2

As a follow-on to this question which was resolved using Counter(), I've run into a new problem that seems easy enough to fix - except I can't get it to work.

I'm trying to use Counter() to sum a series of dict entries which works if the sum is a positive integer, BUT returns an empty element if the sum is a negative integer. I was able to find this answer which is right on point in explaining that Counter() is designed to count and not sum, per se.

I can recreate the example and get it to work, but with a django queryset, when coupled with the Counter() method, generates a more complex dictionary that looks like this.

totals = {
    'sumthing_a': Counter({'total': 48000}), 
    'sumthing_b': Counter({'total': 39050}), 
    'sumthing_c': Counter({'total': 8950}), 
    'sumthing_d': Counter({'total': 10000}), 
    'sumthing_e': Counter({'total': 17200}), 
    'sumthing_f': Counter({'total': 17750}), 
    'sumthing_g': Counter({'total': 30450}),
    }

I've tried variations of:

totals.update({'sumthing_e': Counter({'total': 300})})

which replaces the original 17200 with 300 rather than adding them.

I've also tried:

totals['sumthing_e'].update({'sumthing_e': Counter({'total': 300})})

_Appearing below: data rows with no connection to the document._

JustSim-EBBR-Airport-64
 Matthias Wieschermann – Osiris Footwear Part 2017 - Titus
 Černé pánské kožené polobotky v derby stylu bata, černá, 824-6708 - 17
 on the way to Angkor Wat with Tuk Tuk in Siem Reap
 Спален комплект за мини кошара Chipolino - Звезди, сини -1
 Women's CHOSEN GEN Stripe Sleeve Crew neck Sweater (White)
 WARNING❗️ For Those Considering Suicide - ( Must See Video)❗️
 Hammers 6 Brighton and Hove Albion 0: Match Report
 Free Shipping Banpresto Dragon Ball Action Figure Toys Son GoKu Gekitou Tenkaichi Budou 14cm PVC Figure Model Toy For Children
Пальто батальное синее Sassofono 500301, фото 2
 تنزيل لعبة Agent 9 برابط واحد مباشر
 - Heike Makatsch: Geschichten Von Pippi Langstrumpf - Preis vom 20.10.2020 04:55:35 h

which throws: unsupported operand type(s) for +: 'Counter' and 'int'

The documentation for .update() states:

Elements are counted from an iterable or added-in from another mapping (or counter). Like dict.update() but adds counts instead of replacing them. Also, the iterable is expected to be a sequence of elements, not a sequence of (key, value) pairs.

And there is a docs note that states:

For in-place operations such as c[key] += 1, the value type need only support addition and subtraction. So fractions, floats, and decimals would work and negative values are supported. The same is also true for update() and subtract() which allow negative and zero values for both inputs and outputs.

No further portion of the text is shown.